[Transcribed page contents]
——————
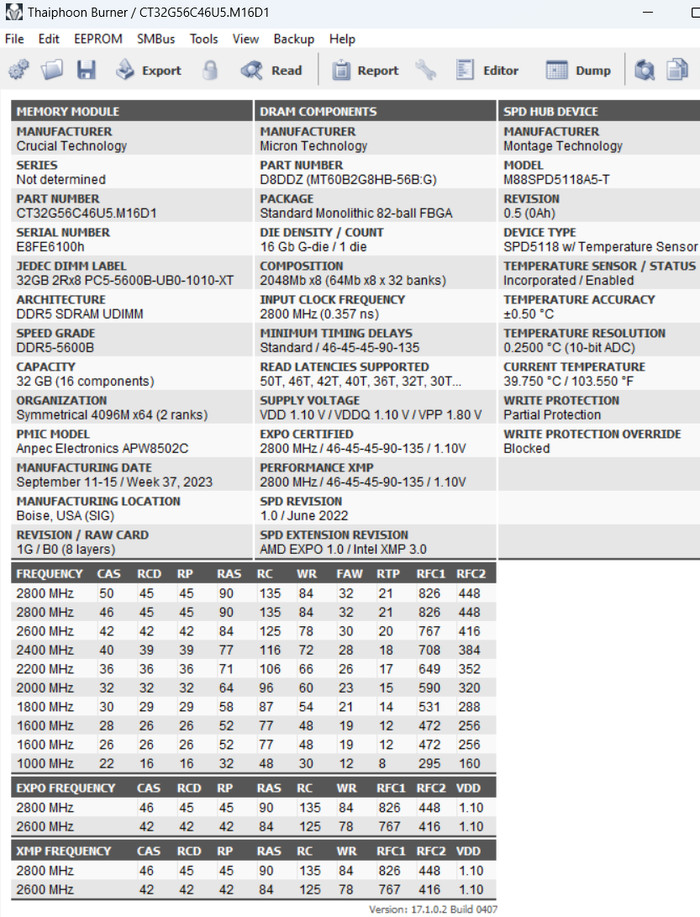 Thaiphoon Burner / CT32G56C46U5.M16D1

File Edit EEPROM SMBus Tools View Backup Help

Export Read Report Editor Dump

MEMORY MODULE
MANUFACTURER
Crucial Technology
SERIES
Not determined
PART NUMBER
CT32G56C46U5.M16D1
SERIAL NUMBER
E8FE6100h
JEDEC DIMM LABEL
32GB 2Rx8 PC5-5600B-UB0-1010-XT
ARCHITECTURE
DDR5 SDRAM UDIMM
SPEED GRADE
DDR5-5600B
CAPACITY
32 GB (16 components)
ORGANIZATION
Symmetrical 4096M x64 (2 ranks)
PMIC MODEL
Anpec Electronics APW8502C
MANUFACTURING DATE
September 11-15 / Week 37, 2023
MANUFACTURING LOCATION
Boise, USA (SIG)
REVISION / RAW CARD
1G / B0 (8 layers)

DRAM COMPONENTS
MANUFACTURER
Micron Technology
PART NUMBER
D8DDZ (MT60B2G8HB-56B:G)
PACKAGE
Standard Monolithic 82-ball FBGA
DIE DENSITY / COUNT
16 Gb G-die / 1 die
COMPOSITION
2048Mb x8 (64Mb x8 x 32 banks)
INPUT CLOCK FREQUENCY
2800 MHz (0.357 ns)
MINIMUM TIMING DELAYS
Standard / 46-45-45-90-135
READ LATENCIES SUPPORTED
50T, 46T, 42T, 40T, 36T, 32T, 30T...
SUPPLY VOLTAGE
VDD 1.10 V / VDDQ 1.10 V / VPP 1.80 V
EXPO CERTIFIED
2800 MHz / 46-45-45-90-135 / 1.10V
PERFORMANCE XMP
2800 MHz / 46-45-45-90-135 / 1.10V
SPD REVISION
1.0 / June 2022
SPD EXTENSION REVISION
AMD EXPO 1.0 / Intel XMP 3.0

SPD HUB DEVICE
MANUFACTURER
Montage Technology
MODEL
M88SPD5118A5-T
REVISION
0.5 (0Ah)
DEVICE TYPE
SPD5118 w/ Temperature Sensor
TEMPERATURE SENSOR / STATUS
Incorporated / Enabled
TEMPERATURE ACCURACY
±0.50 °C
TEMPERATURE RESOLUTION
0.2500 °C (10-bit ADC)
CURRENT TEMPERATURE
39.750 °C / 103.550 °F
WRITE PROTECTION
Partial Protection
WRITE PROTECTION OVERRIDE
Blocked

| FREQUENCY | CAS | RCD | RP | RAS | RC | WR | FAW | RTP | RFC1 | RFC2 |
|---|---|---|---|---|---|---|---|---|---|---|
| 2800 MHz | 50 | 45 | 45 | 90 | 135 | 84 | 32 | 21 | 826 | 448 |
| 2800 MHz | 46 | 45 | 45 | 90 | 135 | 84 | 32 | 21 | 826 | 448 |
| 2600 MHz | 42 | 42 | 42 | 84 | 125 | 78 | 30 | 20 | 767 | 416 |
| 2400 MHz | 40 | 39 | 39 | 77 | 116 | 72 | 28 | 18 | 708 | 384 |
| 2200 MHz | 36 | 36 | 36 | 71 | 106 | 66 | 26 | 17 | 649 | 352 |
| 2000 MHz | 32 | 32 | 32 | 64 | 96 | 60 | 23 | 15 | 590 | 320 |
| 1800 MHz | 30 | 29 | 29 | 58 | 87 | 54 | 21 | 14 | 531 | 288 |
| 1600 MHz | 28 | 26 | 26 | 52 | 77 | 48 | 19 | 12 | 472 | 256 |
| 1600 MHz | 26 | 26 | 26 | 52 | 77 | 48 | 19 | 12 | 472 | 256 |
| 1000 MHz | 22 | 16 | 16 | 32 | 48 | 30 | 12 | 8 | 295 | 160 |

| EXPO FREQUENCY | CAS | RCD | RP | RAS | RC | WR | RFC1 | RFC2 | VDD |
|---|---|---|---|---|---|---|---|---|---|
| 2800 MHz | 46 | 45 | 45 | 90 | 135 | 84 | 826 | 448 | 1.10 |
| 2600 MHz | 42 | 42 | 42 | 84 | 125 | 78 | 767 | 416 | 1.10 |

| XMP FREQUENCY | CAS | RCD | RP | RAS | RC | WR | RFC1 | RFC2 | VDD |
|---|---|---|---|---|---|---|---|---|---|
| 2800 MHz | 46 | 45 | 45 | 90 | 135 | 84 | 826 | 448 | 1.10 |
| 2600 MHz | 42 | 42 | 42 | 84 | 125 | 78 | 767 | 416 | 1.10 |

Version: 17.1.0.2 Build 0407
——————
[Aim of the exercise]
Your answer must be a single number: how many lines of the entries above contain the string "Technology".

[Problem solution]
3